Charlo Greene’s whole life changed after she coolly uttered just four simple words: “Fuck it, I quit.”

A former on-air TV reporter at KTVA Alaska, Greene announced her departure from the station during a live broadcast in September 2014. Greene, who was also quietly operating the Alaska Cannabis Club at the time, made the decision to leave journalism to focus full-time on marijuana advocacy. Although Alaska had legalized weed for medical use in 1998, nearly two decades later there was still no system in place to make it accessible for the patients who needed it most.

“We voted, and we sat around and waited for the government to come through,” said Greene, whose legal name is Charlene Egbe.

So in 2014, when Alaska was gearing up to vote on its own proposition to legalize recreational weed and the latest poll numbers showed that support for the effort was sagging dramatically, Greene made a choice.

“Someone needed to do something,” she says.
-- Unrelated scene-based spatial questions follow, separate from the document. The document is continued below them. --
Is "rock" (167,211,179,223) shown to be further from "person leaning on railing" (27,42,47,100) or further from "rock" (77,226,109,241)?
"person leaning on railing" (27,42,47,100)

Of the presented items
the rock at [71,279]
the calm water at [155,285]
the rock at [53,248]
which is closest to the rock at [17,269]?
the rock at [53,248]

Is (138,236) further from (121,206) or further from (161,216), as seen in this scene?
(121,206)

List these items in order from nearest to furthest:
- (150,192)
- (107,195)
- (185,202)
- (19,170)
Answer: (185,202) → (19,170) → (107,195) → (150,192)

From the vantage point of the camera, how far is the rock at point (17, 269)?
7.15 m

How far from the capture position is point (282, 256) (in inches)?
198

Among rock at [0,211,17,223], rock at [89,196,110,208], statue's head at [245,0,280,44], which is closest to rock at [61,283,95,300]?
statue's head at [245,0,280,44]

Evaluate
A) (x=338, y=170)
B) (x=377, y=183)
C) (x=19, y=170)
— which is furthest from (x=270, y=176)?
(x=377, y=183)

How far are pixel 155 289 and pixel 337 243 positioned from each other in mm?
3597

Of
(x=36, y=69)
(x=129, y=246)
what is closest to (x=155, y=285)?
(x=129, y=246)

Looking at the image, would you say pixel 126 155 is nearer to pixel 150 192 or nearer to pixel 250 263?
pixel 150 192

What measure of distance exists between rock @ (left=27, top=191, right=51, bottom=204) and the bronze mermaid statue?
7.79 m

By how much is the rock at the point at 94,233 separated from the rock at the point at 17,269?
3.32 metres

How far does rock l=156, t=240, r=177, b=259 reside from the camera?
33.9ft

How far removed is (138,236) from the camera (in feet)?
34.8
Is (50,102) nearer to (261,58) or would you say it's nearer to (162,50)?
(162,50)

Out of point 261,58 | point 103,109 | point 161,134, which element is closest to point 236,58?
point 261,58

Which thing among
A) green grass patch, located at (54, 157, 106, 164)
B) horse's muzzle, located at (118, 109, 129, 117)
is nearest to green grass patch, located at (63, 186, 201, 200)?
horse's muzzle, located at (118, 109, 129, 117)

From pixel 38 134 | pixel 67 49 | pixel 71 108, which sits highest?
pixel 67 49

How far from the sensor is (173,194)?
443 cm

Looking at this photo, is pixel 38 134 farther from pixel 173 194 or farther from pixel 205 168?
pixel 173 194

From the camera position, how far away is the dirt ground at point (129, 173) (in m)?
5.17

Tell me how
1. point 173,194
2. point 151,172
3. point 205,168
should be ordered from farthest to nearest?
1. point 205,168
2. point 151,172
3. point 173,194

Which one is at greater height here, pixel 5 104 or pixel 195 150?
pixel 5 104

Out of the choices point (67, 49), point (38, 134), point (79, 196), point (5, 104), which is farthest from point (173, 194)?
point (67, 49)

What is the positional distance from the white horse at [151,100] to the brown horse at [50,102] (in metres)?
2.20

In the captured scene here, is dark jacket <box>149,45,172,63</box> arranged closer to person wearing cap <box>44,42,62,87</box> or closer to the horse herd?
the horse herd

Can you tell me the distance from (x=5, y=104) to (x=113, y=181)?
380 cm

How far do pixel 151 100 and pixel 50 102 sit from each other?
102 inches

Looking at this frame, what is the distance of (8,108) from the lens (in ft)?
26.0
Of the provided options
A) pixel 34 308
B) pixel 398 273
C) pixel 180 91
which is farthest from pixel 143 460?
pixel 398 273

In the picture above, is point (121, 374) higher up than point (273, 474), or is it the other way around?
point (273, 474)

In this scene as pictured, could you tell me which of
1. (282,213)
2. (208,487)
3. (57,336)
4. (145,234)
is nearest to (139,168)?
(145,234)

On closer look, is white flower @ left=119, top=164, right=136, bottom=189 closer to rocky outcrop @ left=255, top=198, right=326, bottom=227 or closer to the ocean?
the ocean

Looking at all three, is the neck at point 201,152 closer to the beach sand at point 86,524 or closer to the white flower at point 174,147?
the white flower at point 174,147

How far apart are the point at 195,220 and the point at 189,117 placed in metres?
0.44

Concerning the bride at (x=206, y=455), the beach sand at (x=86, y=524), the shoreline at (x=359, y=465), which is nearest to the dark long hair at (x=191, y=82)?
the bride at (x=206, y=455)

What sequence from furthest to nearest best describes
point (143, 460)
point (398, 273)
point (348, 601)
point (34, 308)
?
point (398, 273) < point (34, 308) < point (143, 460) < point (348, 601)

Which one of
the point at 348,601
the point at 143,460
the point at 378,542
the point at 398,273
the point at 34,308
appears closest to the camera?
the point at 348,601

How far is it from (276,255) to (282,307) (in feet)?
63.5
Greene’s on-air resignation went viral and Alaska did vote to legalize weed that November. In the two years that followed, Greene focused on her cannabis club and worked with the Minority Cannabis Industry Association to educate people of color about the opportunities of marijuana reform. In December 2016, Greene moved to Los Angeles and, in January of this year, began broadcasting The Weed Show, five days a week, from a studio south of downtown.

“Contrary to popular belief I actually loved my career. I was literally living my dream career,” she says. “Now, I have the opportunity to get back to what I love doing.”

Greene chose her new 2,500-square-foot digs because it’s spacious enough to allow for a live studio audience, an office for her and, eventually, a “420-friendly” co-working space that will kick off in the coming weeks. Greene said she also had to pick a location where they could puff, puff, pass without neighbors complaining.

Each show, Greene speaks with notable figures in the cannabis industry, including doctors, activists and even a “cannasexual,” who talks about the relationship and benefits of combining marijuana and sex. Previous segments on Greene’s show include “How to Survive a Police Invasion,” “Sushi and Doobie Rolling Lesson,” and “Cannabis, Me & PTSD.” Earlier this week, Greene hosted representatives from the L.A. Cannabis Task Force to discuss Measure M and what its outcome could mean for Los Angeles.

“There isn’t an outlet that’s providing consistent information about cannabis in a really digestible format,” Greene says. “People love video. They love things they can easily consume.”

While everything appears to be coming up chronic for Greene, she’s doing it all while staring down a possible 54-year prison sentence. Currently out on bail, Greene expects to go to trial this fall for 10 felony and four misdemeanor counts related to her operation of the Alaska Cannabis Club. The charges were a result of two raids and ongoing undercover work by Anchorage police.

On set of The Weed Show, Charlo Greene keeps all things cannabis-related.; Credit: Courtesy Charlo Greene

On set of The Weed Show, Charlo Greene keeps all things cannabis-related.; Credit: Courtesy Charlo Greene

The club has never been a dispensary or sold any cannabis, Greene says; it was a private network to connect medical marijuana card holders with people legally growing their own weed. In addition, Greene points out, both raids were conducted after Alaska voted to legalize recreational use.

Now settled in Los Angeles, Greene says she’s interested to see if California will persecute its cannabis operations the way Alaska has.

Greene has a degree in journalism and has stuck to the profession because she wants to change the world by changing the way people look at cannabis. “I know the people of California will at least react and demand answers, unlike the people of Alaska,” Greene says. “This is way more of a community.”

The Weed Show goes live at 4 p.m. every weekday on YouTube and Facebook, and is posted to iTunes afterward. Typically lasting about 30 minutes, although often running much longer depending on her interviews, the show is put on by a team of five women, including Greene, who hosts it. Featuring a news headline segment called “Pot Topics” as well as guest interviews, Greene’s experience as an on-air reporter surfaces in her onscreen composure (although she presumably blazed fewer joints onscreen at her last job).

Within a week of airing, each Weed Show episode typically accumulates at least 5,000 views on YouTube, where Greene has more than 26,00 subscribers. Some segments on Greene’s YouTube channel, such as one titled “How to Grow 25 Pounds of (Legal) Weed a Day With Medicine Man” and “Why I Quit” were posted prior to her show’s launch and have accumulated anywhere from 100,000 to more than 1.5 million views. Greene's also diversifying her efforts through collaborations; she's currently working with a skincare producer to launch a line of CBD-infused skincare products.

“Over the course of these last couple years, it feels like I’ve just been collecting a lot of the pieces of the puzzle to build what I’m building now,” Greene says.